You start each of the five worlds with just a single little Kirby. Fruit can be found everywhere in these worlds, which is good news for Kirby, since once he ingests 100 fruits a new Kirby will spawn, up to the full complement of ten Kirbys. Sadly, Kirbys can be lost as well. If a Kirby gets hit, he will turn blue. If he gets hit again he turns into an angelic ghost and starts floating off to Kirby heaven. Any remaining Kirbys can grab onto the ghost though and bring him back to earth and life.

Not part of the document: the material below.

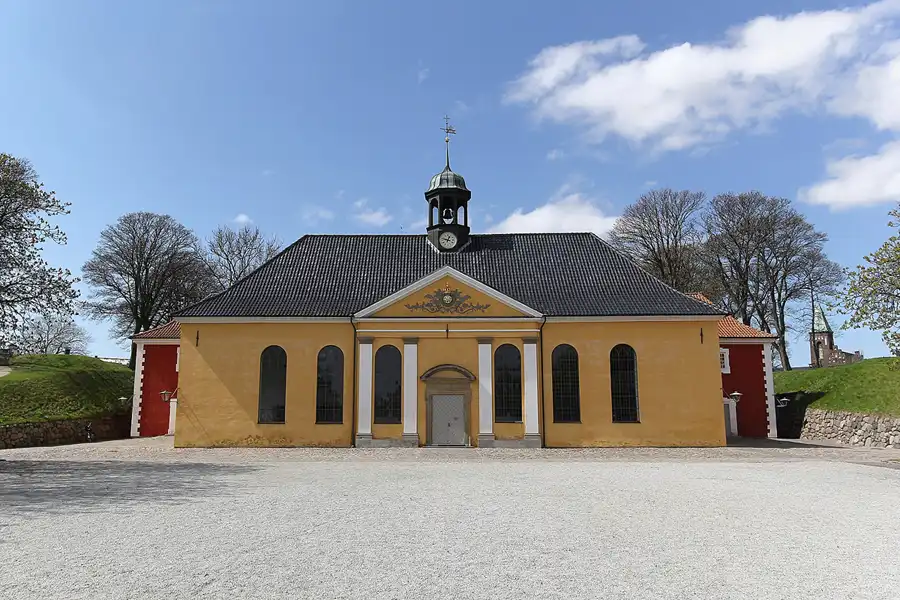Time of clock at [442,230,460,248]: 12:47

You will want to take good care of your Kirbys. You will be awarded medals at the end of each level depending on whether any Kirbys were injured or lost. More importantly there are certain areas of the levels that will require the full weight or strength of ten Kirbys to gain access. Plus, the more Kirbys that swarm an enemy, the easier they will go down. Really there is nothing more enjoyable than seeing a Waddle Dee get mobbed and  pummeled by conflux of Kirbys. On the rare occasion that you lose all of your Kirbys, you will be forced to start the level over from the beginning, which is one of the few instances of frustration in this game.

The controls in Kirby Mass Attack are surprisingly elegant for a game that is touch-based. Tap on a spot on screen and all the kirbys will converge. Double-tap and the whole flock will come running. If you tap and hold, you can effectively gather up all your Kirbys, and draw a line which they will float on for a short distance. Individual Kirbys can be flicked to reach higher areas. There will be times where you need to attack multiple enemies at once, which is another time you will want to utilize the flick to divvy up your forces. Mostly the controls where a joy to use, but occasionally a Kirby could get stuck somewhere, or left behind when you have to move your troops very quickly. It was a minor frustration at worst.

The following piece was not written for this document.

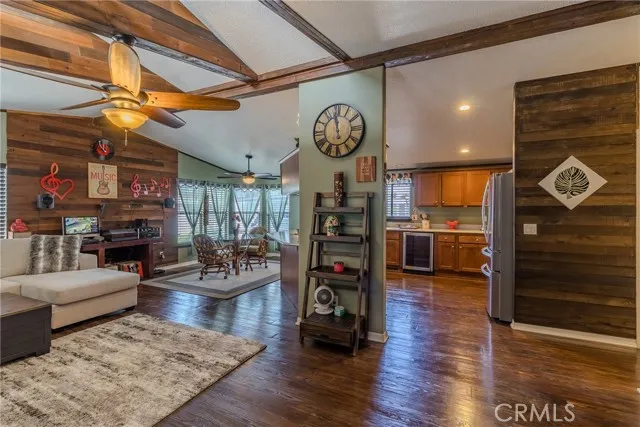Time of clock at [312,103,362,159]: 11:58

Kirby Mass Attack works brilliantly as a portable game. Levels are easy to consume three to ten minute chunks. You can pick and choose what levels you tackle, so if you get stuck on one, most of the time you can just skip it. HAL Laboratory really explores the core game mechanic and introduces tons of variation on the main theme. Any time that I felt like I might be getting a little bored, or things felt like they might be getting repetitious, the next level would throw something completely crazy at you like having your whole herd of Kirbys jump into a giant Kirby tank, which, of course, shoots Kirbys. Not to mention the various bosses and mini-bosses you will encounter through out.

There is an absolute mountain of content here. The worlds all have different themes, and each level has a number of coins that you will want to collect, as they unlock even more content in the form of mini games. Many of the levels have multiple pathways and shortcuts, and they just beg to be played over again to pick up any missed coins, or to go for a higher medal. The mini games vary in quality and depth, but some are shockingly fun. The RPG battle mini game sticks out in my mind, as it seems like it could spawn its own game (I would buy it).

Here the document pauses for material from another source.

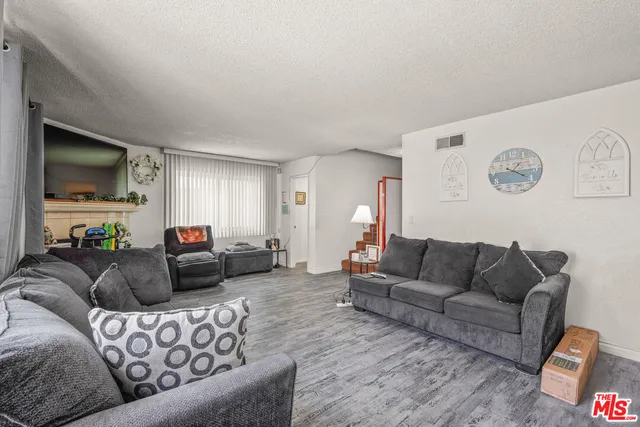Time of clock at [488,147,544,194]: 1:18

As what will almost certainly be one of the last first party games created for the Nintendo DS, Kirby Mass Attack is a fitting tribute. It is effortlessly charming, deceptively simple, and absolutely adorable without going into the realm of cavity-causing sweetness. It allows you to choose your own level of engagement, whether that is to romp though without a care in the world, or to take on the challenge of getting every collectable and gold medal. Which ever way you go, you are sure to have a great time with Kirby Mass Attack.

4 Stars

This review is based on a retail copy of Kirby Mass Attack provided by the reviewer. It is a Nintendo DS exclusive.